* [HOW TO COMPLETE THIS TASK]
Transcribe every line from the one containing "Renault Mégane Estate picture 8" to the end of the listing, exactly as written, and leave out the pictures.

═══ DATA TO EXAMINE ═══

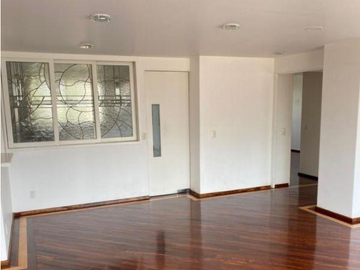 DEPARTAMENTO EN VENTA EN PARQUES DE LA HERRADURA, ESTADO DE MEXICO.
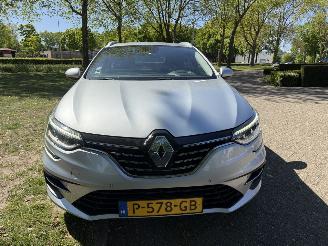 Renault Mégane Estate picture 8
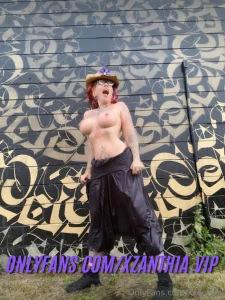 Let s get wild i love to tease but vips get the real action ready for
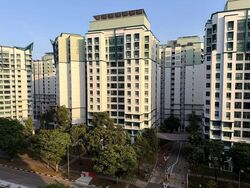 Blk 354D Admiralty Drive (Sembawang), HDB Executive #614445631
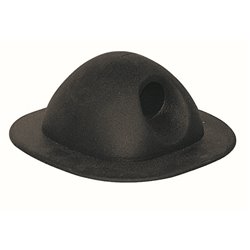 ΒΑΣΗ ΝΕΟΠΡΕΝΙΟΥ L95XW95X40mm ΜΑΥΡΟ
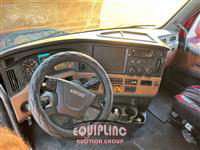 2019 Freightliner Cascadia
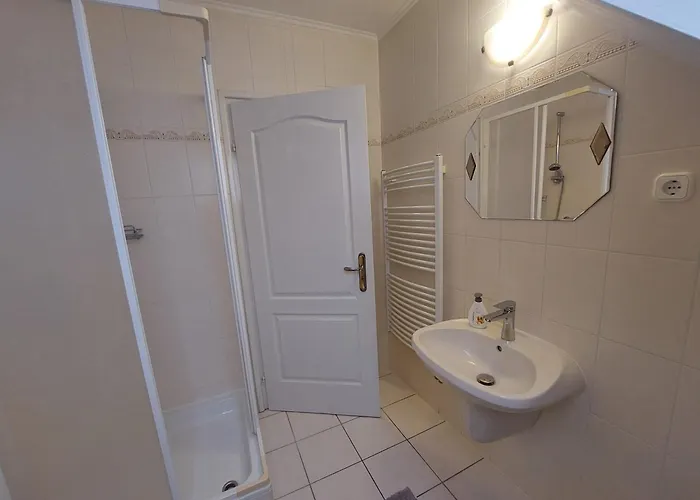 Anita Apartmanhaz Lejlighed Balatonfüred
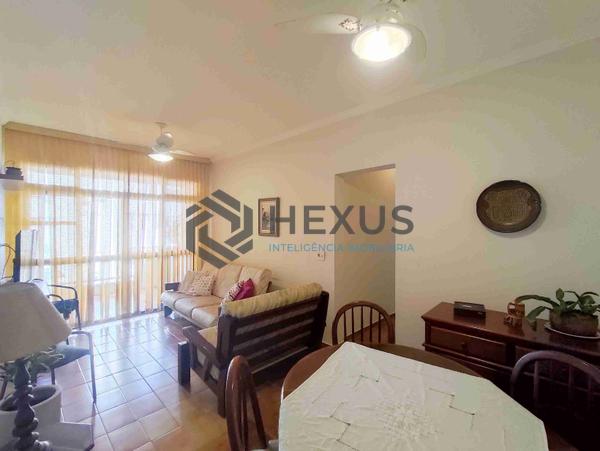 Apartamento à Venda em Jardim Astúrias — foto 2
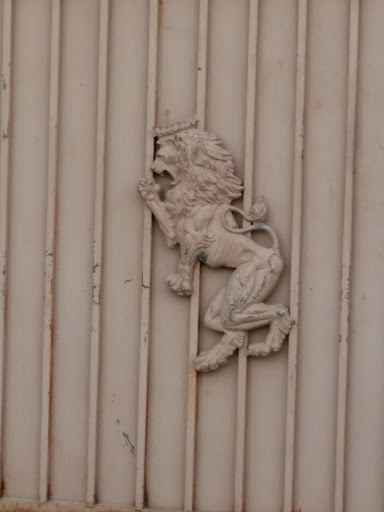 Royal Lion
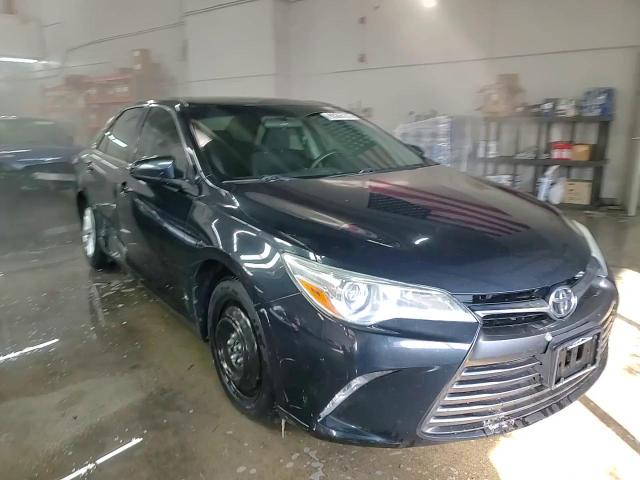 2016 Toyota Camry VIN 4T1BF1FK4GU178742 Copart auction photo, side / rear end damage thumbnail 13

═══

* [ANSWER BOX]
 Renault Mégane Estate picture 8
 Let s get wild i love to tease but vips get the real action ready for
 Blk 354D Admiralty Drive (Sembawang), HDB Executive #614445631
 ΒΑΣΗ ΝΕΟΠΡΕΝΙΟΥ L95XW95X40mm ΜΑΥΡΟ
 2019 Freightliner Cascadia
 Anita Apartmanhaz Lejlighed Balatonfüred
 Apartamento à Venda em Jardim Astúrias — foto 2
 Royal Lion
 2016 Toyota Camry VIN 4T1BF1FK4GU178742 Copart auction photo, side / rear end damage thumbnail 13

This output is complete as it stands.